» What this task involves:
Pull each line with the string "over" from the entries.

» Saved data entries:
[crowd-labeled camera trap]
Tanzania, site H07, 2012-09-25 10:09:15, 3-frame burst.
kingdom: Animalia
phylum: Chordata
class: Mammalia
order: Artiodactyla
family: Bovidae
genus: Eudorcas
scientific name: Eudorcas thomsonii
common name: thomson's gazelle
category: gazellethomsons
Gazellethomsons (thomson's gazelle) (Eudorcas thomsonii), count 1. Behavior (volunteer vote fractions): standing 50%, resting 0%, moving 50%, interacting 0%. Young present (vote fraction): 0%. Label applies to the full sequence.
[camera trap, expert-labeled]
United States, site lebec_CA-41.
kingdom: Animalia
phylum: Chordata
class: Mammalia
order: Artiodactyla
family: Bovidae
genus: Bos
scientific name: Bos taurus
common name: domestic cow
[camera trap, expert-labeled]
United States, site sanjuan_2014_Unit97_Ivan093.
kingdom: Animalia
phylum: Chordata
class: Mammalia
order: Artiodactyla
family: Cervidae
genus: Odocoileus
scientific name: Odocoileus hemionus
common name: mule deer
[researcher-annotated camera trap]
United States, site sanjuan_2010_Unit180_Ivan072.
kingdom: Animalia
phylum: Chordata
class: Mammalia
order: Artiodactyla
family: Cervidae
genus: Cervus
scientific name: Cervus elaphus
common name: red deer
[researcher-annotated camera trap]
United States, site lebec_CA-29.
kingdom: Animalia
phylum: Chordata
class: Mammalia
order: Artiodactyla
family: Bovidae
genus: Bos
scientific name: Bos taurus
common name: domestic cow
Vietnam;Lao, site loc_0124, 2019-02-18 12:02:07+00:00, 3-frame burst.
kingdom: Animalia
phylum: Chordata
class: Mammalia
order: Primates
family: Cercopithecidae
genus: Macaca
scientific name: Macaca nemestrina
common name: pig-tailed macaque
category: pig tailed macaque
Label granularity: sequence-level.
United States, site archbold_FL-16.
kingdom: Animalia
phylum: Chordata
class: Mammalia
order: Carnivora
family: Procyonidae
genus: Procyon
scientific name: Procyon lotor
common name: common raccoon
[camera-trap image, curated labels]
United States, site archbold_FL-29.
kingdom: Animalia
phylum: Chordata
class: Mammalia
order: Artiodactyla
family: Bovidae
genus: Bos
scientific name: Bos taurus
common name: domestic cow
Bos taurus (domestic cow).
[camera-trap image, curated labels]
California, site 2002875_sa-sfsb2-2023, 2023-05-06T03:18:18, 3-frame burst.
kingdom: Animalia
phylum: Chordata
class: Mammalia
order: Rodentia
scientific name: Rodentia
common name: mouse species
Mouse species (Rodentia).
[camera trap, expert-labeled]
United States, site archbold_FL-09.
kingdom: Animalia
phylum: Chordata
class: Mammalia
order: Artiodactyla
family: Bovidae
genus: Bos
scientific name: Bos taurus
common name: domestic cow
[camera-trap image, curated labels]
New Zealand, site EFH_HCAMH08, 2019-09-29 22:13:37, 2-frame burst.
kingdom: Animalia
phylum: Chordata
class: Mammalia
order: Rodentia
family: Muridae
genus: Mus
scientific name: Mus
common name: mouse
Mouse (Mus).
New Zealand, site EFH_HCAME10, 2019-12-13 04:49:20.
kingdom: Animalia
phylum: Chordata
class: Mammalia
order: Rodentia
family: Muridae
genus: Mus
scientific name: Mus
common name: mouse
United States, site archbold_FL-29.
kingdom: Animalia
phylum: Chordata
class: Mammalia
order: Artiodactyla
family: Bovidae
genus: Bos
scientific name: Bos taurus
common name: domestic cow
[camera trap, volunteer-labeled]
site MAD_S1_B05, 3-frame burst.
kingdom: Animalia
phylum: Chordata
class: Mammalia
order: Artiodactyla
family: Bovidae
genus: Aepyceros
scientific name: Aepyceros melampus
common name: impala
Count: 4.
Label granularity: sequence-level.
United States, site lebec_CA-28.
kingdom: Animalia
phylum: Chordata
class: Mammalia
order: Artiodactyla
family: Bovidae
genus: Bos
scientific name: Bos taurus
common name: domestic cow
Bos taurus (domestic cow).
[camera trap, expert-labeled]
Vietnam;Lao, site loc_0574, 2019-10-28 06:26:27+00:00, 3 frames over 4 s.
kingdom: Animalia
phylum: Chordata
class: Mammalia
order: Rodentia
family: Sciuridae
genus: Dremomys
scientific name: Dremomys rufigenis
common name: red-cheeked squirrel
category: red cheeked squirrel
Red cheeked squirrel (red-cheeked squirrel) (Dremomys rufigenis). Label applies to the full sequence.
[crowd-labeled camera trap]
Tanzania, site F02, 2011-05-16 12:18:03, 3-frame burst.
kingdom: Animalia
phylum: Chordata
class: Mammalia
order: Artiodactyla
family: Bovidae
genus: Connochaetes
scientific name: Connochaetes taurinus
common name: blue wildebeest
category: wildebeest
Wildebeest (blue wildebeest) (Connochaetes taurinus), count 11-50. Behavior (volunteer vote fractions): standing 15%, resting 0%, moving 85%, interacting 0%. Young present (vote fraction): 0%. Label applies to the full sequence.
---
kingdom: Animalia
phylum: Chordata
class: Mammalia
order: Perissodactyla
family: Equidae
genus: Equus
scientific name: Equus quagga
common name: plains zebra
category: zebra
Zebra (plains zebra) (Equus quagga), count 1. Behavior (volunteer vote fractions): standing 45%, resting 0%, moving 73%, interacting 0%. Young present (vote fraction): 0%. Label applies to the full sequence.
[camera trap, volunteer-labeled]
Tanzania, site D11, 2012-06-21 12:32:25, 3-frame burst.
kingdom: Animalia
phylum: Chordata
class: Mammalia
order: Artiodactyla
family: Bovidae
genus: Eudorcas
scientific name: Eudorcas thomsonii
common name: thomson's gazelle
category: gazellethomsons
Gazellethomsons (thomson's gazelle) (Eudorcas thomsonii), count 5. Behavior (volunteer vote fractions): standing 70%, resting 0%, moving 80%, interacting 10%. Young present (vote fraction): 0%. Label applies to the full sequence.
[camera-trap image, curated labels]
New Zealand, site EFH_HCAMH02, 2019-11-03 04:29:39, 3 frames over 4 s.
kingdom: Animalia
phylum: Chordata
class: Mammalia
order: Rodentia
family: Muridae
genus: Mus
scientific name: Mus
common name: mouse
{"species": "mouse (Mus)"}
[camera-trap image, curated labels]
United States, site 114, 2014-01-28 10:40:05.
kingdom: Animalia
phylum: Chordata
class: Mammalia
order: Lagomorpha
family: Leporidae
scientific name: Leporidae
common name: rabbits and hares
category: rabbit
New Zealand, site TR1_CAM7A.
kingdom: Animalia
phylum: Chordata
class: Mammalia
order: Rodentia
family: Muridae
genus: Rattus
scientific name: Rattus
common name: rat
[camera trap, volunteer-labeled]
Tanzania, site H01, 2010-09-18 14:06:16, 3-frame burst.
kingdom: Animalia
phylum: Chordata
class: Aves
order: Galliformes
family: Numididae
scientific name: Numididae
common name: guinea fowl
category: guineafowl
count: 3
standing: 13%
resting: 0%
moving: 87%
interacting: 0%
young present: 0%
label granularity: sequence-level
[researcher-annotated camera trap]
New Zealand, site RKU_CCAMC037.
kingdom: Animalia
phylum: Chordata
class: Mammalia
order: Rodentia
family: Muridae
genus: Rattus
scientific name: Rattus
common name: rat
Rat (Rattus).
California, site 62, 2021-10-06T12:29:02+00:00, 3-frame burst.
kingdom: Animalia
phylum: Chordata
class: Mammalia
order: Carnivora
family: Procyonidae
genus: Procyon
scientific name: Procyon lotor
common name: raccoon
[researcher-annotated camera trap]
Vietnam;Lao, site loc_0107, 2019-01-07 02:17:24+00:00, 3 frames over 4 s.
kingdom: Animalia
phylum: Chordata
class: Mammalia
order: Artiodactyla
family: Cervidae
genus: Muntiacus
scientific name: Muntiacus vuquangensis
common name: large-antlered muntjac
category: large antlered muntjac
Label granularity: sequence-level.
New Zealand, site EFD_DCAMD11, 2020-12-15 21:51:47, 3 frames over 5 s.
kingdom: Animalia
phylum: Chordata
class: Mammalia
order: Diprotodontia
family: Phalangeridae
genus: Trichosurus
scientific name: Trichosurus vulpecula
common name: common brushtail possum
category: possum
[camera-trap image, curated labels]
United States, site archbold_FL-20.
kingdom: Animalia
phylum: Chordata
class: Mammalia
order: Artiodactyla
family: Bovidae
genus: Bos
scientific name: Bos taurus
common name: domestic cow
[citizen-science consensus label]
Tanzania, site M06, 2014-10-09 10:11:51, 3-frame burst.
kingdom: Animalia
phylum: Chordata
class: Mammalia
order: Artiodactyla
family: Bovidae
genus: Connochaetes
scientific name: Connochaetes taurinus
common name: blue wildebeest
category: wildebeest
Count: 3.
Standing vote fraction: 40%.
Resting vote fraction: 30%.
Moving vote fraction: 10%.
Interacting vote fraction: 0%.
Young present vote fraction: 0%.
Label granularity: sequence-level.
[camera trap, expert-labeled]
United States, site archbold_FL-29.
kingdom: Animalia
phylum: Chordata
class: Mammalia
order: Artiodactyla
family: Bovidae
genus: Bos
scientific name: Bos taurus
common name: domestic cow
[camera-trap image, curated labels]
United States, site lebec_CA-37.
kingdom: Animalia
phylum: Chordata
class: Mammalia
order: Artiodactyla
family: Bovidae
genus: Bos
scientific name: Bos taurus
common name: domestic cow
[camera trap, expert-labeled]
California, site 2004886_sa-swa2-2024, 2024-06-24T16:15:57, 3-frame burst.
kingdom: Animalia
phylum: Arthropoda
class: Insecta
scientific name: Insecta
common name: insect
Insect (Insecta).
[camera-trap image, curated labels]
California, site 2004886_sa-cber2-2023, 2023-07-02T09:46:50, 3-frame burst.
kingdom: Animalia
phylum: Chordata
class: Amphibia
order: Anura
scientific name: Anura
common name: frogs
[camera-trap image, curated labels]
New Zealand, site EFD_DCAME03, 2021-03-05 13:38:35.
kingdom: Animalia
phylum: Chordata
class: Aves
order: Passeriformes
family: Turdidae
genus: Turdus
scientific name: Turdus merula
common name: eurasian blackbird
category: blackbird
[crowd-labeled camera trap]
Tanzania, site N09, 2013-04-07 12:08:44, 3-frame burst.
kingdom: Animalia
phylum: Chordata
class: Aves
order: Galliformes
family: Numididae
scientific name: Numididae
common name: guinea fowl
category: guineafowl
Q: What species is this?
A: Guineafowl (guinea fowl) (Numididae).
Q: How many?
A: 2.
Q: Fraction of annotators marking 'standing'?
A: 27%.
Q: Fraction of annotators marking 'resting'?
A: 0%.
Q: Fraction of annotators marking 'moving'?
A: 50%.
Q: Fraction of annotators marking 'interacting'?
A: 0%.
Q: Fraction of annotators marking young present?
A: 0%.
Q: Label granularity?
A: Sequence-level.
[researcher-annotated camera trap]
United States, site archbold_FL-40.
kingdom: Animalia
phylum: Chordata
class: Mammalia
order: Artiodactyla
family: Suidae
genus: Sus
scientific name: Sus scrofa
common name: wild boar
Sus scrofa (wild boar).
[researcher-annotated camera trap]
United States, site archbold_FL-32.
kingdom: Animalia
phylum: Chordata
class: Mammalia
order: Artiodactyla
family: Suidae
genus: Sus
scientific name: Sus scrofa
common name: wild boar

» Result:
Vietnam;Lao, site loc_0574, 2019-10-28 06:26:27+00:00, 3 frames over 4 s.
New Zealand, site EFH_HCAMH02, 2019-11-03 04:29:39, 3 frames over 4 s.
Vietnam;Lao, site loc_0107, 2019-01-07 02:17:24+00:00, 3 frames over 4 s.
New Zealand, site EFD_DCAMD11, 2020-12-15 21:51:47, 3 frames over 5 s.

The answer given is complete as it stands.